● **Document extract**
-----

It worked in US, but Wisconsin Plan is doomed for failure here

Ten years ago the US entered an era of welfare policy, when President Bill Clinton signed a series of revolutionary laws - The 1996 Personal Responsibility and Work Opportunity Reconciliation Act, also known as the 1996 Welfare Reform Act.

 

The Act is described by the US government as "a comprehensive bipartisan welfare reform plan that will dramatically change the nation's welfare system into one that requires work in exchange for time-limited assistance."

 

The left-leaning Clinton adopted the principles of the welfare plan that was initially enforced in the state of Wisconsin, conditioning provision of state aid on work.

 

The result of Clinton's "welfare reform" surpassed all expectations. En masse, the poor abandoned welfare handouts and joined the workforce. Some 70 percent found employment and real income rose by 25 percent. Thus, 4.2 percent of women and children in the US were saved from poverty.

 

The US administration, on its part, increased financial assistance to working families earning a low income.

 

Israel boards Wisconsin bandwagon

The Wisconsin Plan was adopted by several countries in one form or another, all successfully. Israel also decided to adopt the new initiative a la Wisconsin-Clinton.

 

The Israeli version of the Wisconsin Plan was passed in the Knesset in 2004 as part of the Economic Arrangements Bill. Its declared objective was to allow those receiving National Insurance Institute payments – and able to work – to join productive employment environments.

 

Initially, the plan was launched for a trial period of one year. Special employment centers nationwide were opened via job placement agencies comprising four local and international business partnerships. The centers opened their doors in August of last year, and they were immediately attacked with fire and brimstone.

 

This was to be expected: The plan was met with suspicion and hostility during the first year throughout the countries in which it was enforced. It wasn't easy for those who had became accustomed (against their will) to being unemployed for years to suddenly enter the workforce.

 

However, as time went by, criticism subsided and achievements were highlighted, and the formerly unemployed population began to discover the personal, social and economic advantages of work.

 

Some 20,000 persons were referred to the employment centers. Some 7,000 joined the workforce either in full or part time positions. Some 2,500 joined community services, and the few thousands who refused to turn up at the centers or to take up the jobs offered were stripped of their rights for income support.

-----

● **Given information**
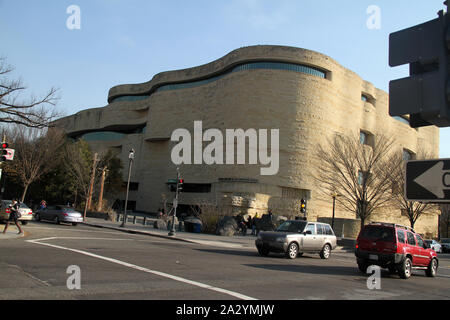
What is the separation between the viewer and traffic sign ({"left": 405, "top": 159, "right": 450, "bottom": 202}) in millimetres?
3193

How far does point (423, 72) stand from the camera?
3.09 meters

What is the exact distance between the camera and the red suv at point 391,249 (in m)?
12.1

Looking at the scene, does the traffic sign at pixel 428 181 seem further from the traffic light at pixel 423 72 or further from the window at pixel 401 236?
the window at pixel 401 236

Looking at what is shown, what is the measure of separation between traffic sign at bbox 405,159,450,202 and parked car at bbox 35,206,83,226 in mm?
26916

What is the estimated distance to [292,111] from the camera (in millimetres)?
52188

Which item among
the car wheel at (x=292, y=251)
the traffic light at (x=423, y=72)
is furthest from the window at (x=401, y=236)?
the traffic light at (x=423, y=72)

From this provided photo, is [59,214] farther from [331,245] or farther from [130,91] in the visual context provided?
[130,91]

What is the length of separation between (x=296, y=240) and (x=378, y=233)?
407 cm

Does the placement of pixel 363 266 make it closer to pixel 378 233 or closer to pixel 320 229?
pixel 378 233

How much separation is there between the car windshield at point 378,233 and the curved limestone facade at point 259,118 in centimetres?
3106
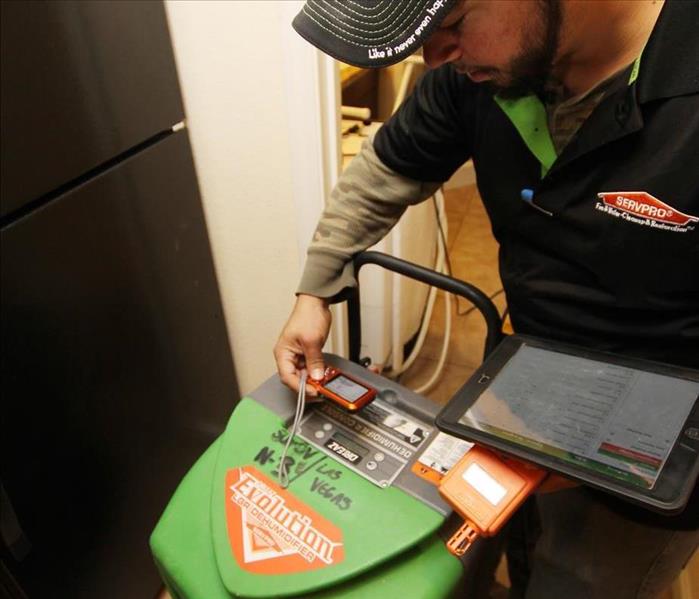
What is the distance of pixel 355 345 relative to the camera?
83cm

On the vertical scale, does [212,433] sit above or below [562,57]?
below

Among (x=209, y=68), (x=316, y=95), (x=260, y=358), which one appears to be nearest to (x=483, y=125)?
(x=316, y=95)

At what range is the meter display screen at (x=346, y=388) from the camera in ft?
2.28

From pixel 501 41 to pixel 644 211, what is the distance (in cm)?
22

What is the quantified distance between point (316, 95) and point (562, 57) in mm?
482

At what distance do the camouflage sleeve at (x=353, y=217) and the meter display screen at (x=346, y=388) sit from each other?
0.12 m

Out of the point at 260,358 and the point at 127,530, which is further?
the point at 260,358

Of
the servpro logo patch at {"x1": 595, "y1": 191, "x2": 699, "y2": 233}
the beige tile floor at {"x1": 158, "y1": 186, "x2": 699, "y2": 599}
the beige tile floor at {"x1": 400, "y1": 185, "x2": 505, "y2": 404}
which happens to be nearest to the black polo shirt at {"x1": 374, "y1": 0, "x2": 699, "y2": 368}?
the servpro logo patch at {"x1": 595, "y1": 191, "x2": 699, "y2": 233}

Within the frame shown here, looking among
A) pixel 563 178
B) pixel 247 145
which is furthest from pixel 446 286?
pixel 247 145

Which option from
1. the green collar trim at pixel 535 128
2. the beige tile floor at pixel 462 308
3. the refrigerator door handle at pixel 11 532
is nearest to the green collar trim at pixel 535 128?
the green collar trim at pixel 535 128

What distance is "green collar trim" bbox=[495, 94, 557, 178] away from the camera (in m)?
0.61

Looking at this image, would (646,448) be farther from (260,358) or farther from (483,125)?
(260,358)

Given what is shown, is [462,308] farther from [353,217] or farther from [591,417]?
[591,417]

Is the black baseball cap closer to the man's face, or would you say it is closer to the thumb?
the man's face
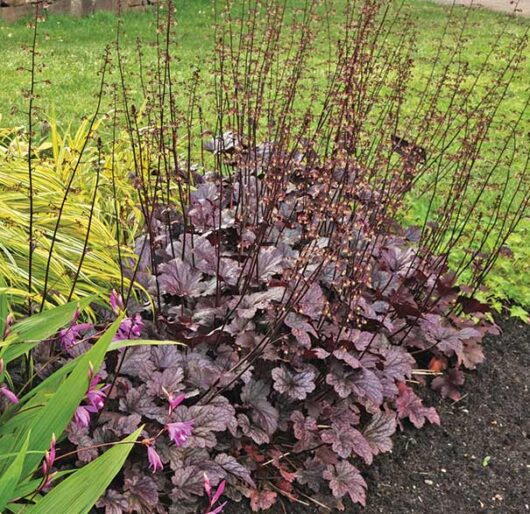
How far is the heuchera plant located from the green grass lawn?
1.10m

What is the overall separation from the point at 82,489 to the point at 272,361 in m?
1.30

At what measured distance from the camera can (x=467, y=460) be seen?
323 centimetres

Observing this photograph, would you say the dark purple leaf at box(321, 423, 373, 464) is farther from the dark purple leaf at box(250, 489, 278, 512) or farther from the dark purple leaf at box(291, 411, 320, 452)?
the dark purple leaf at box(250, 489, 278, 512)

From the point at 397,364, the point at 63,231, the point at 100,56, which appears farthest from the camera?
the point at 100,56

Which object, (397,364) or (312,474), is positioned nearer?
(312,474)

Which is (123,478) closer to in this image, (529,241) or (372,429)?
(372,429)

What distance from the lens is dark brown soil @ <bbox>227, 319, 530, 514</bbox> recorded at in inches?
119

-----

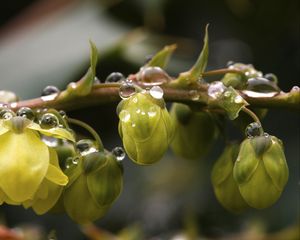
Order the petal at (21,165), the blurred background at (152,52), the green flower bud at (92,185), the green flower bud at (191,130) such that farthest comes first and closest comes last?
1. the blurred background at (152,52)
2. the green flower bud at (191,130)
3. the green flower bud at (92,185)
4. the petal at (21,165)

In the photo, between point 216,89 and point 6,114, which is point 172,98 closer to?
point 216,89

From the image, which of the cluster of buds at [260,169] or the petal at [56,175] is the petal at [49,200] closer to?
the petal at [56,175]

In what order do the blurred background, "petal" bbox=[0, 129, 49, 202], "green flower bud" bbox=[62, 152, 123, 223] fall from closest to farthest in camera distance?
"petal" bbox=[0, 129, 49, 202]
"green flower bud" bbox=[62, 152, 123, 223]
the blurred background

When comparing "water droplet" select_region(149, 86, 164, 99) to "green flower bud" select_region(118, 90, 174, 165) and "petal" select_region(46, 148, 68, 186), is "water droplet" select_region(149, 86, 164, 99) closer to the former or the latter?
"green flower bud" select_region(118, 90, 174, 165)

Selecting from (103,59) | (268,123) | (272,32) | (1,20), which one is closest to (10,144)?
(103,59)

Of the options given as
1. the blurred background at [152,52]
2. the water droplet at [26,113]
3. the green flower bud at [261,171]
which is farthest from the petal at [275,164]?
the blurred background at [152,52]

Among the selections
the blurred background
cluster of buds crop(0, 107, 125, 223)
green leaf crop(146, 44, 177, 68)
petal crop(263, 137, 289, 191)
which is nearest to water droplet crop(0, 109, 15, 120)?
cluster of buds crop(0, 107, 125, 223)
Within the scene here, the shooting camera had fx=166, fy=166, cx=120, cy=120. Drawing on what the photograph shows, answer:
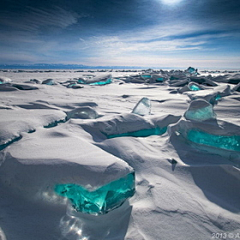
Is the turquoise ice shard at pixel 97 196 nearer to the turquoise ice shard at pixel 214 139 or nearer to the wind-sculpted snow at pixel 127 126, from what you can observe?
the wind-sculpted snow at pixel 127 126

-----

● **Written tasks**
A: In the listing, swap "heuchera plant" for "coral bells plant" in the stretch from the line containing "Is the black" through the line containing "323 centimetres", and return only those lines with nothing else altered. Leave the pictures out of the answer.
B: Please continue the article on the Wisconsin Plan in Israel from the point where it stops.

● **Replies**
A:
Is the black baseball cap closer to the man's face, or would you say it is closer to the thumb?
the man's face
How far is the coral bells plant located from the green grass lawn?
1.10m

What is the overall separation from the point at 82,489 to the point at 272,361 in m?
1.30

At what measured distance from the camera can (x=467, y=460) be seen?
323 centimetres

B:
 

End of the experimental phase

At the end of the one-year trial period it became clearly evident that changes to the plan would need to be implemented. Namely, reducing the load on employment consultants, increasing the public budget for professional training, and facilitating access to the appeal committees.

 

In addition, the method of communication between the State and the companies operating the employment centers needed to be revised so that they would be remunerated according to their success in job placement and not according to the number of persons who were stripped of their eligibility for government allowances.

 

In practice, however, something very different happened. The new Minister of Industry, Trade, and Labor Eli Yishai, decided to partially remove from the plan persons for whom it was primarily created: The chronically unemployed, single parents of young children, the elderly, and the handicapped.

 

Within this framework the plan was made void of its basic principle, whereby every person who is able to work should do so.

 

Wisconsin Plan's demise in Israel? 

Currently, the business companies in charge of administering the plan, and particularly the foreign ones, are considering cancelling their contracts with the government. Government employment agencies are naturally eager to replace them. If this indeed happens, it will bring about the demise of the Wisconsin Plan in Israel.

 

Israel has a particularly low percentage of adult citizens in its workforce. The Clinton Reform could have fitted like a glove. But apparently, what's good for the US, Britain and Holland is doomed to fail in Israel, where politics and bureaucracy are far more powerful than any national interest.